The state of the river

The St. Croix has changed over time

Major changes have come to the St. Croix over the last 150 years. Researchers compared conditions at three important points in history:

  • 1850s-the effects of early farming and logging
  • 1940s-the beginning of drastic change
  • 1990s-the most recent data

Yesterday: 1800-1990

Americans moved into the St. Croix valley, and began logging the forests and clearing land for farms. Soil samples from the bottom of Lake St. Croix tell us that soil erosion increased in response to these changes. But because phosphorus-enriched fertilizers had not been invented, phosphorus levels in the river remained low.

Logging in the 1800s
Logging in the 1800s did not increase erosion very much, nor add phosphorus to the river. (Photo courtesy Minnesota Historical Society)
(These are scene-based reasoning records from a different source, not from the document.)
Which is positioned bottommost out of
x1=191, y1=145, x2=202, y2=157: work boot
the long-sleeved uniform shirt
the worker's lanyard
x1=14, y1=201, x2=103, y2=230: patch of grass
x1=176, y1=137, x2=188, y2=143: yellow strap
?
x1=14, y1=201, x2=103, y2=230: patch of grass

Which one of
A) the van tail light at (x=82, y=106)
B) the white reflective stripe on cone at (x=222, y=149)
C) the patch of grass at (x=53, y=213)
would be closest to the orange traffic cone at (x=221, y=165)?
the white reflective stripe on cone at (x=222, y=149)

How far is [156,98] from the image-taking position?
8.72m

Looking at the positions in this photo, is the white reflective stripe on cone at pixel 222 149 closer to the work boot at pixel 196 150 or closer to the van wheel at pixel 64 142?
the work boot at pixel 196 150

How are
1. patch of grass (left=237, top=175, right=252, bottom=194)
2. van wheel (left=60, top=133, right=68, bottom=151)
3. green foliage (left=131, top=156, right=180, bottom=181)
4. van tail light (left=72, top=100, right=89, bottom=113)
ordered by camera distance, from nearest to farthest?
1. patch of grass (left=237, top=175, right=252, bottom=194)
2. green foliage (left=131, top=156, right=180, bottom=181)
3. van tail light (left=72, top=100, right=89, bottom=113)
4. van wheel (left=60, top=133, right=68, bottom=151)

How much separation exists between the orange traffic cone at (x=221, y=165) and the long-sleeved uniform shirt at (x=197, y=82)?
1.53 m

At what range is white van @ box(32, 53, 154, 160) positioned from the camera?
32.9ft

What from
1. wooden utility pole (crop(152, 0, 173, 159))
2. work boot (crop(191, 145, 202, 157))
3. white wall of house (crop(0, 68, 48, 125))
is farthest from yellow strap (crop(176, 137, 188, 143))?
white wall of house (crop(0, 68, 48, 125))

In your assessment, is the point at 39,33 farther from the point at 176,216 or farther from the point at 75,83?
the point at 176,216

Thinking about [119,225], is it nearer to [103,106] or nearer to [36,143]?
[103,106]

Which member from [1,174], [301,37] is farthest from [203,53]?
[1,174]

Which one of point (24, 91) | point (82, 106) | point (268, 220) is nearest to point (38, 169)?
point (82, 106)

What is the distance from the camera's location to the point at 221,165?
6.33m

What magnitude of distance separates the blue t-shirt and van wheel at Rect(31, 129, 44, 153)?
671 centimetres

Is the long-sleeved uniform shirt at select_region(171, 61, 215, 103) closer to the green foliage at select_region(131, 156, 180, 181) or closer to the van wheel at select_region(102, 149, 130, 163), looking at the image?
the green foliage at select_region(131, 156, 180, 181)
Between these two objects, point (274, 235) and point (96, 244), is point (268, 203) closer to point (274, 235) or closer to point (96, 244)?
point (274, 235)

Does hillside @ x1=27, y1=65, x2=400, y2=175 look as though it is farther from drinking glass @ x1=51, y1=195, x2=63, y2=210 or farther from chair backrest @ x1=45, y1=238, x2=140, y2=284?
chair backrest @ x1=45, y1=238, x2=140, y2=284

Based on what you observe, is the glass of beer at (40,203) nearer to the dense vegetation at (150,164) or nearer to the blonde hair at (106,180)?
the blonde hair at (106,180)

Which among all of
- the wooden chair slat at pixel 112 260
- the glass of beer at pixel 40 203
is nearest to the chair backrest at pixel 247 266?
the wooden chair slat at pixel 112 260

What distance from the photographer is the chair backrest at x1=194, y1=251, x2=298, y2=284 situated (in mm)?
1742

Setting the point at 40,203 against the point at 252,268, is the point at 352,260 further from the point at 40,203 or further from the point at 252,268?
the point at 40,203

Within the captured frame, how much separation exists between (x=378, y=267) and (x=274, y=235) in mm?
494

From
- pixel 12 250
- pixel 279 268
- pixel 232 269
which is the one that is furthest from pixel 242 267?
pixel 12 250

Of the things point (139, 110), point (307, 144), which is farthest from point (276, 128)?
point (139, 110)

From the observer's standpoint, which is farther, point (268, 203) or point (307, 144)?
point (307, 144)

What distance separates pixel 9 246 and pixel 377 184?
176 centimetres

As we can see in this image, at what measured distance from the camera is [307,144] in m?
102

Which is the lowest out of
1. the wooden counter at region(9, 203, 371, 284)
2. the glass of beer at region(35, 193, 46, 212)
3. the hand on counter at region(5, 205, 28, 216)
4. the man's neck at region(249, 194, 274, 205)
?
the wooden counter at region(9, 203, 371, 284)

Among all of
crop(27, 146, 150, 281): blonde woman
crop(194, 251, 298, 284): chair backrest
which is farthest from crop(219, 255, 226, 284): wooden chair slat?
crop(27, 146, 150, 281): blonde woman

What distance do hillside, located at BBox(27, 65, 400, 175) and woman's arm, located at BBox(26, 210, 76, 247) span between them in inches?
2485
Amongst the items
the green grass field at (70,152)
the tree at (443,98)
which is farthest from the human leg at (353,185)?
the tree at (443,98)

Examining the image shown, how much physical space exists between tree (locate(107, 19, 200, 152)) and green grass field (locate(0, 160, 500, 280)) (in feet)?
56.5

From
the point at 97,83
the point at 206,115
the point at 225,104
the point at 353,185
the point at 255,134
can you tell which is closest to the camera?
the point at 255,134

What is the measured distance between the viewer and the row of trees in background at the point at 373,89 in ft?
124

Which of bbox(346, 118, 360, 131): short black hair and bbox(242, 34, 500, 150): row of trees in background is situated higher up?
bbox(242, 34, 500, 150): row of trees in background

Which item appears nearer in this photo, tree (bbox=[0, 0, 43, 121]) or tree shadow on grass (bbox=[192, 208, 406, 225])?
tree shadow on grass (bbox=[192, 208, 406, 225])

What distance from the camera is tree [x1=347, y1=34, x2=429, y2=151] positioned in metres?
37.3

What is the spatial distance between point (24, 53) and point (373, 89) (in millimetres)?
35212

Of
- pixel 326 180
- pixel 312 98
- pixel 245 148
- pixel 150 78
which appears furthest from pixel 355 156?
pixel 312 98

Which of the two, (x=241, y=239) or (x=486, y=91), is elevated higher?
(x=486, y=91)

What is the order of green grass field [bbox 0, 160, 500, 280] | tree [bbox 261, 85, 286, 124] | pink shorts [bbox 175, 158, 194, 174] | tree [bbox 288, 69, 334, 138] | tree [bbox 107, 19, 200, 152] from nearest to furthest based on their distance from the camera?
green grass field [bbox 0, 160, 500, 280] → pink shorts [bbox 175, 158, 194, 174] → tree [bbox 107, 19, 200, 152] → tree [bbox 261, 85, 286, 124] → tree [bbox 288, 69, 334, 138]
All that began to change in the 1940s. New fertilizers loaded the land with phosphorus. Expanding cities paved over large areas, increasing runoff. Soil erosion hit its peak in the 1950s and remains high.

Farm 1940s
Big changes started hitting the St. Croix in the 1940s, as farms began using phosphorus-based fertilizer. Industrial agriculture led to increased erosion. (Photo courtesy Minnesota Historical Society)
Development 1940s
The rapid growth of cities after World War II created a lot more paved areas, which altered the way water flows off the land and into the river. (Photo courtesy Minnesota Historical Society)

Today: 1990-2010

Phosphorus accumulation in Lake St. Croix is at an all-time high. Phosphorus, nitrogen and chlorophyll (a measure of algae in the water) are all above EPA recommended levels. The amount of surface-dwelling algae has increased sharply. Still, most users still find the river in excellent condition—meaning it's not too late to reverse these trends.

Tomorrow: 2010 and beyond

The St. Croix basin contains some of the fastest-growing counties in the region. By 2020, the population is expected to grow by 100,000. More people means more homes, more roads, more sewage-and more phosphorus entering the river.

Or does it? The people of Minnesota and Wisconsin can work with their elected officials to develop new ways to manage the St. Croix watershed. Improving the health of the river while also enhancing the St. Croix Valley as a place to live and work would benefit everyone. It would also offer insights to people everywhere who grapple with similar issues of reconciling economic growth with sustaining the quality of their environment.